Vitale's response may induce weary, head-shaking distaste, but Krzyzewski's demands deeper examination. Here is the reigning coach-as-king, just as Penn State's insular cult of Paterno has us finally realizing that such things should not be allowed to develop. Everything Krzyzewski says and does is solipsistic, so his comments must be viewed through that lens.
He sees it the way so many others have, where coaching is life, and sustained winning confers a kind of immortality. Seeing Paterno so swiftly accountable for moral failure despite a mountain of victories unmasked an uncomfortable truth -- that there are bigger things than college sports, even bigger things than college coaching greatness.
Notice how he repeats the words "six decades," as if temporal continuity in a coaching position guarantees impunity. He needs to think that. It was a shock to his system to see that a coach's grand record of on-field accomplishments can be rendered utterly unimportant in the face of something with real meaning. Wins, titles, graduation record and congressional medals do not counterbalance violent crimes against children.

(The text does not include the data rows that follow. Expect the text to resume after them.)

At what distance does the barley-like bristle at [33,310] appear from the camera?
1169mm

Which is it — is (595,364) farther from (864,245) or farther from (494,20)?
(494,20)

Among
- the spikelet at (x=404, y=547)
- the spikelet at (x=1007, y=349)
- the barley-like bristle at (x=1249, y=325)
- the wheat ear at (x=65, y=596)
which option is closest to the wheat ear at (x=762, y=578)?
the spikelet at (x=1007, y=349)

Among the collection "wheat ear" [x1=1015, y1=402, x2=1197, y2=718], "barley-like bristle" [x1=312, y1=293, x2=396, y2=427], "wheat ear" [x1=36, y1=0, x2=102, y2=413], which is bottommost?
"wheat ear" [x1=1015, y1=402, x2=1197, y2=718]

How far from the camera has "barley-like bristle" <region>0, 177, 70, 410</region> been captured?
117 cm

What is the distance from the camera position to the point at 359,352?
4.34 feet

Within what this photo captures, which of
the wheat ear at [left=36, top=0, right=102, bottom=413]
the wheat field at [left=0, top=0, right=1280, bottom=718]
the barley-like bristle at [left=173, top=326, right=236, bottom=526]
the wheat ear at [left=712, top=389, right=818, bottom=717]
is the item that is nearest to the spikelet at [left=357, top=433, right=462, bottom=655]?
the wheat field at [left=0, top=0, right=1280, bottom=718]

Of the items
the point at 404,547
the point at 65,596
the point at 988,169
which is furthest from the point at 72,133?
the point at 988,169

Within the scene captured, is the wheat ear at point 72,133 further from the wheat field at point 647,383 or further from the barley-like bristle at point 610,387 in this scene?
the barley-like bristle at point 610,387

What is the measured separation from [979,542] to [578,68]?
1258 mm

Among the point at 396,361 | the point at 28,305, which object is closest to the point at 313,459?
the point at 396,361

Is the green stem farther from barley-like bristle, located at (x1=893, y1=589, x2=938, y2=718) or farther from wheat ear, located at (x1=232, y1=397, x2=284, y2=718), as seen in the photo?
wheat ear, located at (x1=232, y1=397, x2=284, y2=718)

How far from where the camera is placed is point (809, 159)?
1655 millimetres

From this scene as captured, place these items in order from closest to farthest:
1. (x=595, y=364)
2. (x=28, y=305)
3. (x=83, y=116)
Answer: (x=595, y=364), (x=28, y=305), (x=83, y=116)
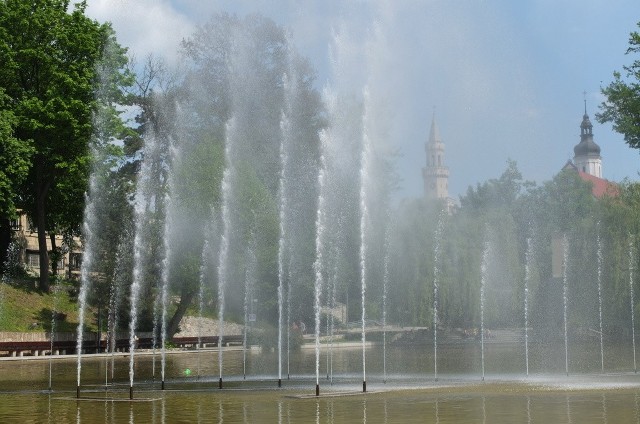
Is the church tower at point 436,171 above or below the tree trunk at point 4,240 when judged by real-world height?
above

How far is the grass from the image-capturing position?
49.6 m

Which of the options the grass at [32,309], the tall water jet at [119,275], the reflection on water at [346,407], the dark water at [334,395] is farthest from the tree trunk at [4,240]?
the reflection on water at [346,407]

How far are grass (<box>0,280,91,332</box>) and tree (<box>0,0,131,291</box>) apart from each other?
338 cm

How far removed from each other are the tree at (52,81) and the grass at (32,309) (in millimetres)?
3377

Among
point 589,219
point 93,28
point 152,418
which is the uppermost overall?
point 93,28

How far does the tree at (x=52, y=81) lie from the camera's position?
161 ft

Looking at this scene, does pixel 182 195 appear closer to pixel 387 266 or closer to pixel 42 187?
pixel 42 187

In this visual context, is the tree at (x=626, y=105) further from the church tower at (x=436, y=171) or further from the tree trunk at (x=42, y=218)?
the church tower at (x=436, y=171)

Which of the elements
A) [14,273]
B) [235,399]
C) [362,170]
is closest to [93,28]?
[14,273]

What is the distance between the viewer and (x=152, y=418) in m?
19.8

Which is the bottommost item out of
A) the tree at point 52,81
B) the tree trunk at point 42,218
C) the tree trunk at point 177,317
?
the tree trunk at point 177,317

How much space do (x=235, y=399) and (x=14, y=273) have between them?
36.7 metres

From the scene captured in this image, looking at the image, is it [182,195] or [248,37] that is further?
[248,37]

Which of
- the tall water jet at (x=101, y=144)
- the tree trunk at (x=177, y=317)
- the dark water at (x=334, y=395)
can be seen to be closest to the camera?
the dark water at (x=334, y=395)
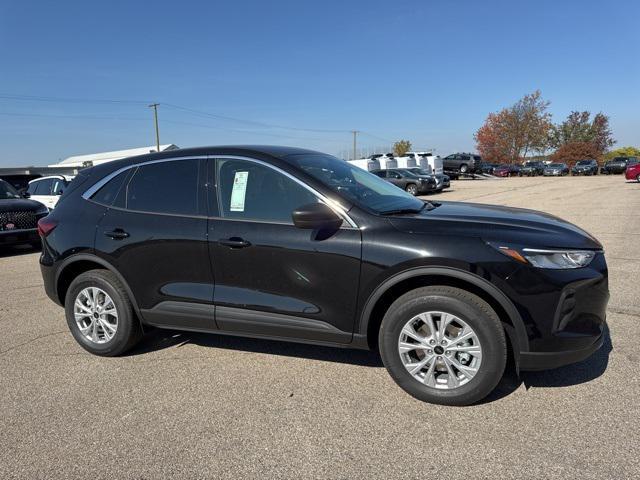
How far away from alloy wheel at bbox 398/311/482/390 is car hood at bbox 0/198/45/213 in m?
9.56

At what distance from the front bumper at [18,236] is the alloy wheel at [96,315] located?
6796 millimetres

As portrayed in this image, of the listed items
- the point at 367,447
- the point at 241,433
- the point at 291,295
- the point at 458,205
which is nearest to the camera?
the point at 367,447

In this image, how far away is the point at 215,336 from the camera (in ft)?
15.1

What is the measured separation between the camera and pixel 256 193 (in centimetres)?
365

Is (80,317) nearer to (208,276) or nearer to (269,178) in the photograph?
(208,276)

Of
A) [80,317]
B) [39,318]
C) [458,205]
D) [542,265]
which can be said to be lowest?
[39,318]

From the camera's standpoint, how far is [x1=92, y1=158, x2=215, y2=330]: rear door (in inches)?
147

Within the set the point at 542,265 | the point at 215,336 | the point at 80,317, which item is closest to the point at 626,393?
the point at 542,265

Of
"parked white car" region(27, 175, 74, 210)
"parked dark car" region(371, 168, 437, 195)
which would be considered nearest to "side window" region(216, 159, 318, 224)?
"parked white car" region(27, 175, 74, 210)

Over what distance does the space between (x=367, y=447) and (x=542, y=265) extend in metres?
1.53

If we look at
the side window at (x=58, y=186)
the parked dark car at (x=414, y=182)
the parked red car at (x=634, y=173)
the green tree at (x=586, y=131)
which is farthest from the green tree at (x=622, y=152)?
the side window at (x=58, y=186)

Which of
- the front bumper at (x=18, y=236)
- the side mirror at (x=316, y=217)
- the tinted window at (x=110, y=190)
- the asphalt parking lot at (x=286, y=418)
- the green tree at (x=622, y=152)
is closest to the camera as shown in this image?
the asphalt parking lot at (x=286, y=418)

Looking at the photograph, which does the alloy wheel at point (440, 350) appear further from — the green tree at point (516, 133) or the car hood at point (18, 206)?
the green tree at point (516, 133)

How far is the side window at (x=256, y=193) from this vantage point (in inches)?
138
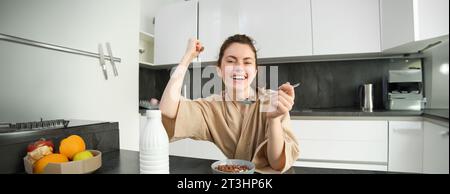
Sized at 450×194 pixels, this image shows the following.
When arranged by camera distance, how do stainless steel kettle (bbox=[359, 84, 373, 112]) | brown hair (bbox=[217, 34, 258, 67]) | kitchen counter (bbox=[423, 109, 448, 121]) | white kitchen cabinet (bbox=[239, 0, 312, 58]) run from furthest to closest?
stainless steel kettle (bbox=[359, 84, 373, 112]) → white kitchen cabinet (bbox=[239, 0, 312, 58]) → brown hair (bbox=[217, 34, 258, 67]) → kitchen counter (bbox=[423, 109, 448, 121])

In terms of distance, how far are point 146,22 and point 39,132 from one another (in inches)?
16.4

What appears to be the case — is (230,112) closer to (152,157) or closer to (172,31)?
(152,157)

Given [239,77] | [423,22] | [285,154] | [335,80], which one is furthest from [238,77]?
[335,80]

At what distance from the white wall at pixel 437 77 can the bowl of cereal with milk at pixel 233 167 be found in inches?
9.9

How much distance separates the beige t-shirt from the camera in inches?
17.3

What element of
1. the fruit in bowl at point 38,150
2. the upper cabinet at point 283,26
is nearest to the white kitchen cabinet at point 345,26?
the upper cabinet at point 283,26

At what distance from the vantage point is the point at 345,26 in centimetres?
99

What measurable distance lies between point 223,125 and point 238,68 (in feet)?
0.48

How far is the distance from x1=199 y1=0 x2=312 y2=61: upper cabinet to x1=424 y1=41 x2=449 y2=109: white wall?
1.66 ft

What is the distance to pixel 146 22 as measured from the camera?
2.08ft

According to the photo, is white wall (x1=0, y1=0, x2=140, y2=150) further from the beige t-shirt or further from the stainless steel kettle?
the stainless steel kettle

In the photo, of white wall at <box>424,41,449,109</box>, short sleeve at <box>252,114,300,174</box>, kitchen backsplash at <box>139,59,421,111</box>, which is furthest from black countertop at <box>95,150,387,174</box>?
kitchen backsplash at <box>139,59,421,111</box>
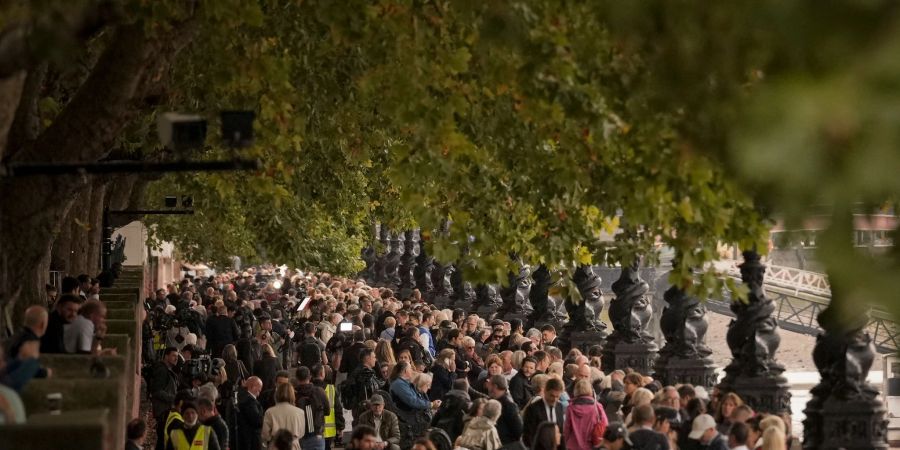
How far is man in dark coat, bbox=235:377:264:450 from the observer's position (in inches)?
669

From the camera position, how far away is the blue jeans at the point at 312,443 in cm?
1620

What's galling is that Krzyzewski doesn't seem to understand that not only did Paterno's coaching history "just go out the window," but that it should.
The top of a tower can be a lonely place for an aging king. He can surround himself with fawning acolytes, count on his words to be echoed by his Minister of Information at ESPN, and remind the world how much he matters. But no words can undo what he has seen.
If Paterno can fall in disgrace, anyone can.